Но сейчас, из-за «зубной боли» Елены, и из-за этого полуночного, экстренно предоставленного ей убежища, из-за сбитого – сдвинувшегося с обычных орбит – бытия, высвободившего простор застращанной душе, Ривка с какой-то испуганной готовностью переквалифицировалась в еврейскую Арину Родионовну:

– Мы играли там на ступеньках кинотеатра «Колизей», это я хорошо помню. А еще, помню, у меня была няня. Няня ходила в церковь – там же, на Чистых прудах, совсем близко от «Колизея», – и с собой меня на прогулке каждый раз в церковь брала. Я возвращалась домой, а дома вся семья вечером становилась на еврейскую молитву – а я вставала на колени, и молилась! Как в церкви. Как же надо мной вся семья смеялась! Я маленькая еще была, лет семь – ничего не понимала – почему они надо мной смеются… Дай-ка мне чайник с плиты, пожалуйста… Я разбавлю себе… Я такой крепкий не могу…
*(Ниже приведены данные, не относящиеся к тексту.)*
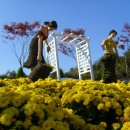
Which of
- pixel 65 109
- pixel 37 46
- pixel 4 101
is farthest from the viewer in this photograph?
pixel 37 46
– Ривка Марковна, а вы помните хоть какие-нибудь молитвы на иврите? – зажглась от внезапно зазвучавшей в Ривкиной судьбе диковинки Елена, передавая чайник – не вставая, сидя – потому что в кухне и одному-то человеку было тесно, а сейчас провернуться уже не было и вовсе никакого шанса – а в битве за место под солнцем с завсегдатаем кухни алоэ она бы явно пала смертью храбрых.

– Нет, девочка, ни слова не помню. Хотя родители знали молитвы прекрасно и каждый день читали. А я и сейчас в этом ничего не понимаю, как и тогда в детстве. Только, помню, когда что-нибудь разбивалось, мама всегда говорила: «Капора!»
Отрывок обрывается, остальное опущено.